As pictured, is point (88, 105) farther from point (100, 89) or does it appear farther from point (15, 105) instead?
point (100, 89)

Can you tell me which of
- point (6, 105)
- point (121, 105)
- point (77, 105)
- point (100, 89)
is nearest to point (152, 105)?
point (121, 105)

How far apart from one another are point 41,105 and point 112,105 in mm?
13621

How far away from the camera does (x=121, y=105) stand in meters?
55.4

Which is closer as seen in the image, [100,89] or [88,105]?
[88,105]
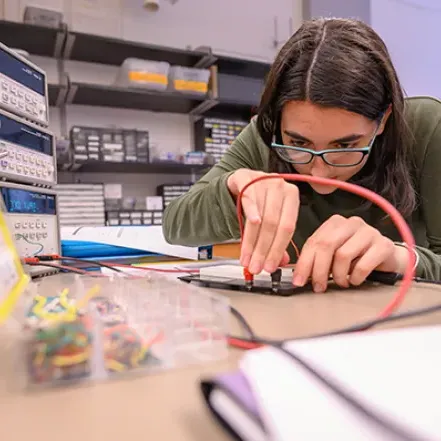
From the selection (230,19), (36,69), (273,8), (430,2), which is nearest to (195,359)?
(36,69)

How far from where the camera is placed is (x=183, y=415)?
21 centimetres

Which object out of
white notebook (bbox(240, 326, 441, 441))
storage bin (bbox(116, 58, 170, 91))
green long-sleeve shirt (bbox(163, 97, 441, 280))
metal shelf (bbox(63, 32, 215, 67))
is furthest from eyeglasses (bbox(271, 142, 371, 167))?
metal shelf (bbox(63, 32, 215, 67))

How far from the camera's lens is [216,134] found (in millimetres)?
2430

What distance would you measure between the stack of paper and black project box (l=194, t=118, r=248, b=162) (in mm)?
2202

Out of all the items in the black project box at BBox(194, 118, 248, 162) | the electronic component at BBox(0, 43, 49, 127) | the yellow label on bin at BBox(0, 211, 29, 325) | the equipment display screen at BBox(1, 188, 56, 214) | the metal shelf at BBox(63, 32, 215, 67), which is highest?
the metal shelf at BBox(63, 32, 215, 67)

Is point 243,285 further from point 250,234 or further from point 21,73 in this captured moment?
point 21,73

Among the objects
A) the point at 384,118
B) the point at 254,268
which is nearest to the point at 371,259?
the point at 254,268

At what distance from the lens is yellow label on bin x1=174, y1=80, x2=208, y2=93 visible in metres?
2.23

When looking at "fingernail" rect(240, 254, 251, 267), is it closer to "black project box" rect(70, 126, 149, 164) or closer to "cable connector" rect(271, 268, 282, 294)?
"cable connector" rect(271, 268, 282, 294)

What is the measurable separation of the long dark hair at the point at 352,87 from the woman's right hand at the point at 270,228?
0.76 ft

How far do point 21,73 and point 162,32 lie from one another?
2033 millimetres

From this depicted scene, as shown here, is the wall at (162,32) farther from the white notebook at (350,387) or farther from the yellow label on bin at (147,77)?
the white notebook at (350,387)

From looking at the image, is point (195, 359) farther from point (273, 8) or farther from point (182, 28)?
point (273, 8)

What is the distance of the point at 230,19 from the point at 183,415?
2.80 m
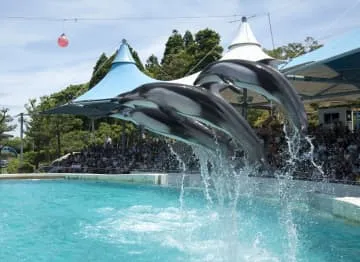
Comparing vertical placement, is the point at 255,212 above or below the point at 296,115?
below

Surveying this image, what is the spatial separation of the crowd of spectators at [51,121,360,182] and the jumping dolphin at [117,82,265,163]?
1.52 metres

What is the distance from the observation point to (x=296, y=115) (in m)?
4.25

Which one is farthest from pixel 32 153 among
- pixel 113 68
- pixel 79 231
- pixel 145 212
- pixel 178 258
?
pixel 178 258

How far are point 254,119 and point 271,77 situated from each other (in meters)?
20.0

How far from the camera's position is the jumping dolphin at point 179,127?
4.61 metres

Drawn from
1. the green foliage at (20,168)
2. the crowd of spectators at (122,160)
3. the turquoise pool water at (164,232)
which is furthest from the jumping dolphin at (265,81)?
the green foliage at (20,168)

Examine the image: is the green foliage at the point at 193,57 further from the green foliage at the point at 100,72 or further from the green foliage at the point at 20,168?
the green foliage at the point at 20,168

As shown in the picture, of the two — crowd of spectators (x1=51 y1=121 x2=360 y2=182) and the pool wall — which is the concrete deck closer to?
the pool wall

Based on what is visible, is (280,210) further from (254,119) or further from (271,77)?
(254,119)

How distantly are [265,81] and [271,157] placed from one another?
4.63m

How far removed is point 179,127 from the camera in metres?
4.65

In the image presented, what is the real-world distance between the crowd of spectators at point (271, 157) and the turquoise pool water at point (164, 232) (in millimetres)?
1160

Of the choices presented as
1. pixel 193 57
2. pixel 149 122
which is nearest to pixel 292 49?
pixel 193 57

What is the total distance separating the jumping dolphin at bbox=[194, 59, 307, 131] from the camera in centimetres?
421
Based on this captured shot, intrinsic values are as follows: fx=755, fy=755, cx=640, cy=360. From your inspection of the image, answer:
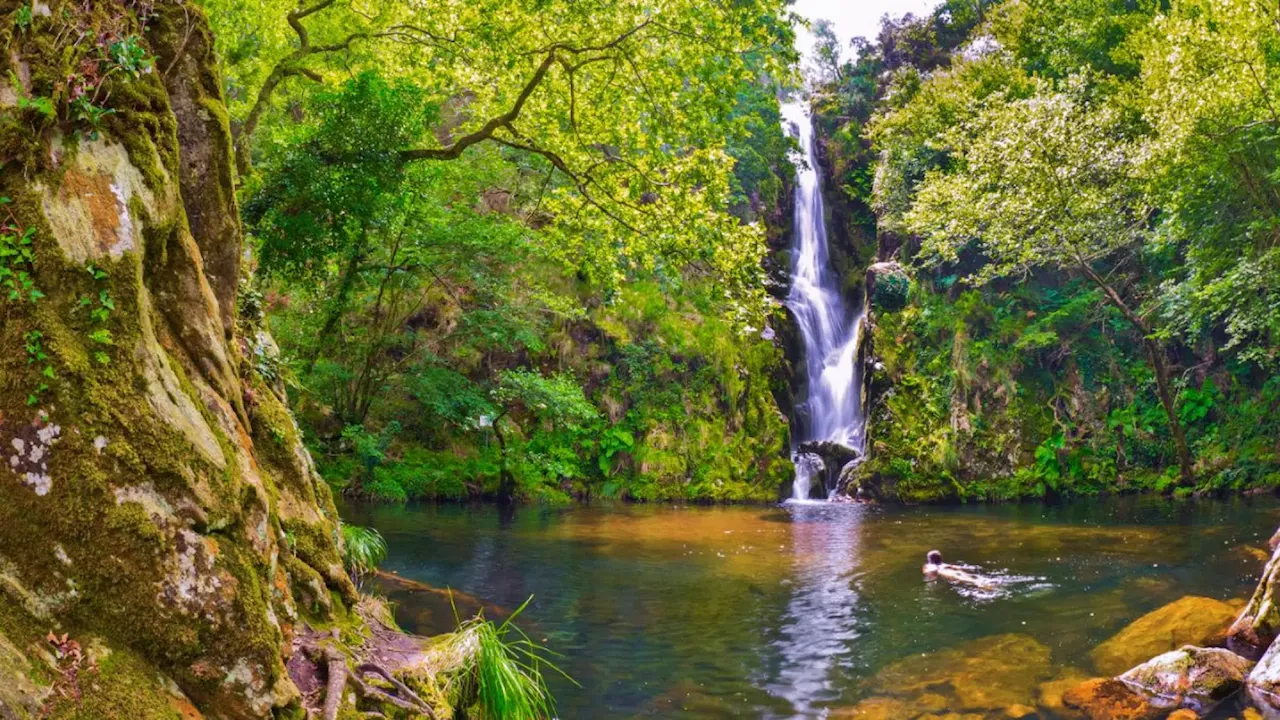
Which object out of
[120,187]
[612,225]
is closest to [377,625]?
[120,187]

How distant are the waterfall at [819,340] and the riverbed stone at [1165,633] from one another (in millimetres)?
14422

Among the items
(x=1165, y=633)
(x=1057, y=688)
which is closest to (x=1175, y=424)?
(x=1165, y=633)

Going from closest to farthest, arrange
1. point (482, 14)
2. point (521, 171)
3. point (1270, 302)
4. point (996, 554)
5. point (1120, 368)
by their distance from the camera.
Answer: point (482, 14) → point (996, 554) → point (1270, 302) → point (521, 171) → point (1120, 368)

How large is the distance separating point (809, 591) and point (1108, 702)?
4.83 metres

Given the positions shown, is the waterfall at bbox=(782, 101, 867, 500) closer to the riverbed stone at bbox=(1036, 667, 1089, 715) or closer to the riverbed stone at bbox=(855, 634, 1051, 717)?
the riverbed stone at bbox=(855, 634, 1051, 717)

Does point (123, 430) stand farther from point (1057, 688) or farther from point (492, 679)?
point (1057, 688)

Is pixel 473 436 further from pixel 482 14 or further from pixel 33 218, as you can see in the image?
pixel 33 218

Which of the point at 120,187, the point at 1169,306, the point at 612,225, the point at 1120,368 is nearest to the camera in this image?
the point at 120,187

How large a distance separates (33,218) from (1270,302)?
22026mm

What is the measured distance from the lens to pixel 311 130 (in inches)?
401

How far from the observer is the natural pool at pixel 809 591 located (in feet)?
24.4

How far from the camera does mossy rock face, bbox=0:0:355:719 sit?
3.05 meters

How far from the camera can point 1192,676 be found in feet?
22.3

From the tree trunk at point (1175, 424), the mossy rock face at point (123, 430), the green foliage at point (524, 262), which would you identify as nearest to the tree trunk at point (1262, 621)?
the green foliage at point (524, 262)
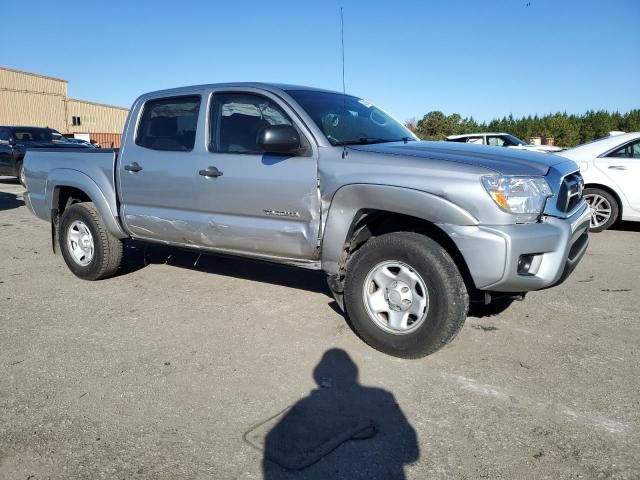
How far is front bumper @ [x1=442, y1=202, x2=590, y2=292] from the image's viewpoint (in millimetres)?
3014

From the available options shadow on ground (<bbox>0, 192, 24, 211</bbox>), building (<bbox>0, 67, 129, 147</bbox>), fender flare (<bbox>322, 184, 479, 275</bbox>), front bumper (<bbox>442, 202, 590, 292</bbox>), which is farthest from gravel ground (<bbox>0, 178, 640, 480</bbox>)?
building (<bbox>0, 67, 129, 147</bbox>)

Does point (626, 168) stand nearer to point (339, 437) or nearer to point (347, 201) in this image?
point (347, 201)

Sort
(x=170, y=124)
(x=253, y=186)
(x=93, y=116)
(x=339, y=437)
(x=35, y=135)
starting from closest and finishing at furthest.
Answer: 1. (x=339, y=437)
2. (x=253, y=186)
3. (x=170, y=124)
4. (x=35, y=135)
5. (x=93, y=116)

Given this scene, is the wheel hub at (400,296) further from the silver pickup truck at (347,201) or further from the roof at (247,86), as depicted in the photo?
the roof at (247,86)

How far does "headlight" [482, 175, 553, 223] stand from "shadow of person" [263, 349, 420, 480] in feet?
4.38

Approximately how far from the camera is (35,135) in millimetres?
14938

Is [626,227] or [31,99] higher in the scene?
[31,99]

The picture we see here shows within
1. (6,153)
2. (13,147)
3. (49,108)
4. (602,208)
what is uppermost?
(49,108)

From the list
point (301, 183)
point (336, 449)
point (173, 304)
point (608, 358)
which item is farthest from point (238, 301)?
point (608, 358)

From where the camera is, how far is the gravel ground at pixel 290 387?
2.38 meters

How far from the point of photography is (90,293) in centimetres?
492

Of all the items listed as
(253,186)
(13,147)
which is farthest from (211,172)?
(13,147)

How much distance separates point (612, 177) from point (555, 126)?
33501 millimetres

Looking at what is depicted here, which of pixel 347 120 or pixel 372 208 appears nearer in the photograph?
pixel 372 208
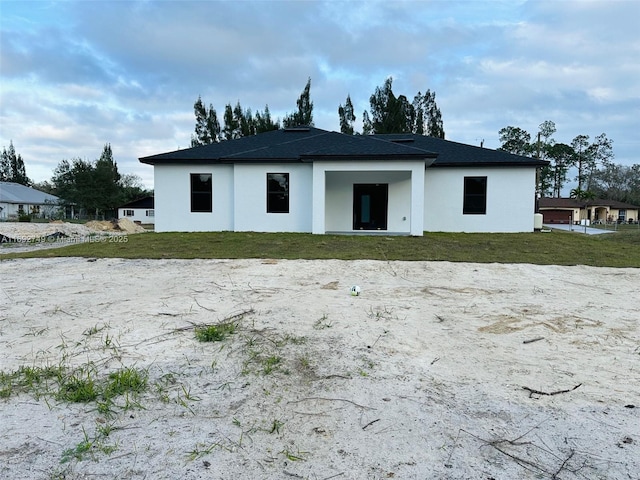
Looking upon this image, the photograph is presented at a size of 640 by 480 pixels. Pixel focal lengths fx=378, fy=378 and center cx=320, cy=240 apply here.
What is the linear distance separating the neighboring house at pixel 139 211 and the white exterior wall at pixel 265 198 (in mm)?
33035

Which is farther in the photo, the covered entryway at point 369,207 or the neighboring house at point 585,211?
the neighboring house at point 585,211

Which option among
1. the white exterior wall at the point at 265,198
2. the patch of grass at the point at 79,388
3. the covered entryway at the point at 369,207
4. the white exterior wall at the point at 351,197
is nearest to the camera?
the patch of grass at the point at 79,388

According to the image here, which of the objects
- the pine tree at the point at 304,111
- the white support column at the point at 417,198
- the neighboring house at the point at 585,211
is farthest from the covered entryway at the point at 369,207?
the neighboring house at the point at 585,211

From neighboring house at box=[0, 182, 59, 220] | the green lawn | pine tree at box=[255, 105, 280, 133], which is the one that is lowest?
the green lawn

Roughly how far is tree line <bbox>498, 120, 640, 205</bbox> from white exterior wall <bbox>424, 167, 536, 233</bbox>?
37492 millimetres

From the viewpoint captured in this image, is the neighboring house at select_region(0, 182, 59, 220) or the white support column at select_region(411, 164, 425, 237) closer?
the white support column at select_region(411, 164, 425, 237)

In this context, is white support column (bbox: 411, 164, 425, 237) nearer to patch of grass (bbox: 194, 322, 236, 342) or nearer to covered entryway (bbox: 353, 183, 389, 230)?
covered entryway (bbox: 353, 183, 389, 230)

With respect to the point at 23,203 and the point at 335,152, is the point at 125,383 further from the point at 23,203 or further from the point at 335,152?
the point at 23,203

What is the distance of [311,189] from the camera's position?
1455cm

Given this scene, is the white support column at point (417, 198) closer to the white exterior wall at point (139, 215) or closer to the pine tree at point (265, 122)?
the pine tree at point (265, 122)

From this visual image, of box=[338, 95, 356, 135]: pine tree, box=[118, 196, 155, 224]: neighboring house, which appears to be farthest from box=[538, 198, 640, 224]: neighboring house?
box=[118, 196, 155, 224]: neighboring house

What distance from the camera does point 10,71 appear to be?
37.6 ft

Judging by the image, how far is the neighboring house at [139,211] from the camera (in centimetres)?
4355

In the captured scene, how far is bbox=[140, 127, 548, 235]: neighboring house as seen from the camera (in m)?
14.5
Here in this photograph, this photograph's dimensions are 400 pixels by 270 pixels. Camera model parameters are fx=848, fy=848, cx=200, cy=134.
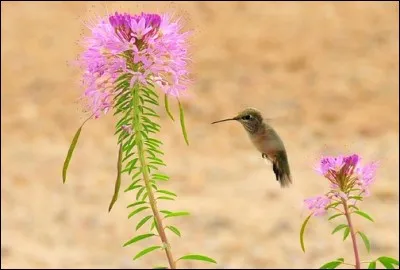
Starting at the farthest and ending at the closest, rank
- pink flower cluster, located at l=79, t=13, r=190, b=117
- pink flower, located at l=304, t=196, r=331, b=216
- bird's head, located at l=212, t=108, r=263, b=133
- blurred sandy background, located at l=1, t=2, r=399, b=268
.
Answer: blurred sandy background, located at l=1, t=2, r=399, b=268, bird's head, located at l=212, t=108, r=263, b=133, pink flower, located at l=304, t=196, r=331, b=216, pink flower cluster, located at l=79, t=13, r=190, b=117

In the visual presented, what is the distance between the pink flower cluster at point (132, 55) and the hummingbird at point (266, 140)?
18 cm

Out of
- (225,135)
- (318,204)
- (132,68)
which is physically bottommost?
(318,204)

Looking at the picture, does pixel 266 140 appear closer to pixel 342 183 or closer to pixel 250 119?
pixel 250 119

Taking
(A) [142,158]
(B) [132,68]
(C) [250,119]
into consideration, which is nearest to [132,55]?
(B) [132,68]

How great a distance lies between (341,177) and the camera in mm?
1133

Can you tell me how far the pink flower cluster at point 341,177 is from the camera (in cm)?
113

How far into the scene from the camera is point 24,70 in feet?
19.9

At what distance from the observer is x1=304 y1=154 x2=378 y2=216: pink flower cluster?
1129 mm

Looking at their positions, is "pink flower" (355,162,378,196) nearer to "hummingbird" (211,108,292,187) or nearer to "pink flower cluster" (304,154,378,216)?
"pink flower cluster" (304,154,378,216)

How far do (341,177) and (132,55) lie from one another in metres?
0.33

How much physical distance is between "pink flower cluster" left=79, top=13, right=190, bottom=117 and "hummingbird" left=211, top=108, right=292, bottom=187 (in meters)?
0.18

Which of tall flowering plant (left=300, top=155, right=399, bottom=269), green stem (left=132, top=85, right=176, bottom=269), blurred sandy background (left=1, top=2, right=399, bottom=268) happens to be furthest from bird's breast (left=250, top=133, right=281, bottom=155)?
blurred sandy background (left=1, top=2, right=399, bottom=268)

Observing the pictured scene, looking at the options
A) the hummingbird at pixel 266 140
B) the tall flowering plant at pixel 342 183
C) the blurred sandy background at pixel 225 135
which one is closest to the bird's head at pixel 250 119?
the hummingbird at pixel 266 140

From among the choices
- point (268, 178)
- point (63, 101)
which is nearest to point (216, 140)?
point (268, 178)
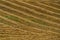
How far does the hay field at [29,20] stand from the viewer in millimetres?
1364

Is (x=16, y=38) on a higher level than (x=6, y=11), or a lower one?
lower

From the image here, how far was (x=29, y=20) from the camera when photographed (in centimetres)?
146

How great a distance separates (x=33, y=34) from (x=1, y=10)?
Result: 433 millimetres

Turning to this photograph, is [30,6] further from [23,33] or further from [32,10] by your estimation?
[23,33]

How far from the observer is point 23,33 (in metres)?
1.37

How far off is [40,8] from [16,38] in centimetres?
44

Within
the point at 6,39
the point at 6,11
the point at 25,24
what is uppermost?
the point at 6,11

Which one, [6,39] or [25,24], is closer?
[6,39]

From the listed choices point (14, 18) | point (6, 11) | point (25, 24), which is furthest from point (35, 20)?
point (6, 11)

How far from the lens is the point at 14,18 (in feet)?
4.79

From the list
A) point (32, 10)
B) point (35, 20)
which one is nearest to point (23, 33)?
point (35, 20)

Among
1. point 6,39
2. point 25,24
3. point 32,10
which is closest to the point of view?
point 6,39

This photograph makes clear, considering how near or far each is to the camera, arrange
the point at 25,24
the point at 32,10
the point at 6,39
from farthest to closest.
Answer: the point at 32,10 → the point at 25,24 → the point at 6,39

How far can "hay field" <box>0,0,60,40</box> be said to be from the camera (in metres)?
1.36
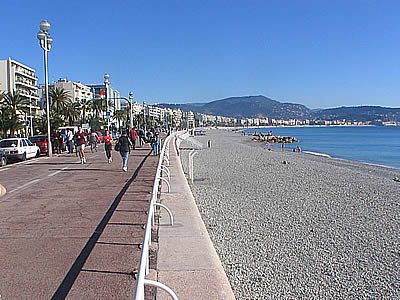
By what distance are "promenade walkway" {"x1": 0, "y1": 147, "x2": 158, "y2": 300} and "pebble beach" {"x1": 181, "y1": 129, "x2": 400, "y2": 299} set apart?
1.75 metres

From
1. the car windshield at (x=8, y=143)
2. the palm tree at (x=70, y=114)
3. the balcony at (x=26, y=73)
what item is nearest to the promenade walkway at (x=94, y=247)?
the car windshield at (x=8, y=143)

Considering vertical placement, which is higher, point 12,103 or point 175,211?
point 12,103

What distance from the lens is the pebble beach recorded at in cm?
736

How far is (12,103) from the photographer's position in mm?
64875

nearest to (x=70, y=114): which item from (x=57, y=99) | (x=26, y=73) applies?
(x=57, y=99)

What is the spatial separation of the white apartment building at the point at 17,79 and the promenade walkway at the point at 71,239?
84.6 m

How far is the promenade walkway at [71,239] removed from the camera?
5.59 metres

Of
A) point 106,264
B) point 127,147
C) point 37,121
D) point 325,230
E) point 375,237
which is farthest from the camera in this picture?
point 37,121

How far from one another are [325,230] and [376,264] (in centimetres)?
318

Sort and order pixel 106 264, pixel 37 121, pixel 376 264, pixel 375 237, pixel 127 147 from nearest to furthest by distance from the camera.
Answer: pixel 106 264, pixel 376 264, pixel 375 237, pixel 127 147, pixel 37 121

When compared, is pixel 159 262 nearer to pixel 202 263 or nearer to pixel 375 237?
pixel 202 263

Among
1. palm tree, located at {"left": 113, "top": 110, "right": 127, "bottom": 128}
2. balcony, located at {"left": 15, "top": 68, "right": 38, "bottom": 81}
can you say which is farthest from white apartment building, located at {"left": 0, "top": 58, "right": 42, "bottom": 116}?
palm tree, located at {"left": 113, "top": 110, "right": 127, "bottom": 128}

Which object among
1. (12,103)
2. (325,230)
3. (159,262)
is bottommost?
(325,230)

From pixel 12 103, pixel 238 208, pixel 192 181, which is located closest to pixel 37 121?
pixel 12 103
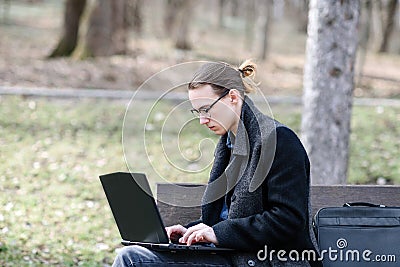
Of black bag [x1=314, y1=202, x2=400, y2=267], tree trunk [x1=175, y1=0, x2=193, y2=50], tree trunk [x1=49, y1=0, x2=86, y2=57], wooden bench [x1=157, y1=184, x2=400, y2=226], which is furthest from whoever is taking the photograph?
tree trunk [x1=175, y1=0, x2=193, y2=50]

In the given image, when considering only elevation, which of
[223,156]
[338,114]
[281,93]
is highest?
[223,156]

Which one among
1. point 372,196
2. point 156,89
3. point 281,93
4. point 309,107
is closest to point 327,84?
point 309,107

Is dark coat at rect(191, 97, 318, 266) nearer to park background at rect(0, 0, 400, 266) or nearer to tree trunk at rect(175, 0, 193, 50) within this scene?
park background at rect(0, 0, 400, 266)

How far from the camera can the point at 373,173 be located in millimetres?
8039

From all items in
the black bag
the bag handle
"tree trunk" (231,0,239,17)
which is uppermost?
the bag handle

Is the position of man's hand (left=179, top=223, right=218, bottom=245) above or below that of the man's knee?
above

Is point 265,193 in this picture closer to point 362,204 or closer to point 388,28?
point 362,204

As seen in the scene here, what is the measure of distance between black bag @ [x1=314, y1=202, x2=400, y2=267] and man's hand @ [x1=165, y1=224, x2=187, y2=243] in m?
0.65

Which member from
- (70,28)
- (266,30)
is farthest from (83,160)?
(266,30)

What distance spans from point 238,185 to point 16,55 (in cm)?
1459

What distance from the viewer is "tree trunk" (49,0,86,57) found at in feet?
49.5

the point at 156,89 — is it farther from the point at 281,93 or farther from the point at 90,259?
the point at 90,259

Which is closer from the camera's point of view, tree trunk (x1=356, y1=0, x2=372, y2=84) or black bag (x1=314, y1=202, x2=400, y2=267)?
black bag (x1=314, y1=202, x2=400, y2=267)

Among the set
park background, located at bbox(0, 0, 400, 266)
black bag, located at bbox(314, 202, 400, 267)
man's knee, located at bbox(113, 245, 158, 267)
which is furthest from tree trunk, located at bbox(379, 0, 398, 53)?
man's knee, located at bbox(113, 245, 158, 267)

⁂

▸ Task to complete: Could you copy the items word for word, from the very first line through the line that contains "21 centimetres", including both ends? Leave the pictures out of your copy.

▸ The solution:
As pictured, is point (88, 105) farther from point (100, 89) or does it appear farther from point (15, 105) instead?
point (100, 89)

Can you tell me which of
- point (6, 105)
- point (121, 105)
- point (77, 105)
- point (100, 89)
is nearest to point (152, 105)?
point (121, 105)

How far apart from one another are point 41,105 and point 112,105 in mm?
13621

How far away from the camera does (x=121, y=105) stand in meters?
55.4

Which is closer as seen in the image, [100,89] or [88,105]?
[88,105]
From the selection (230,19), (36,69), (273,8), (430,2), which is nearest to (195,359)?
(36,69)

How far from where the camera is placed is (x=183, y=415)?
21 centimetres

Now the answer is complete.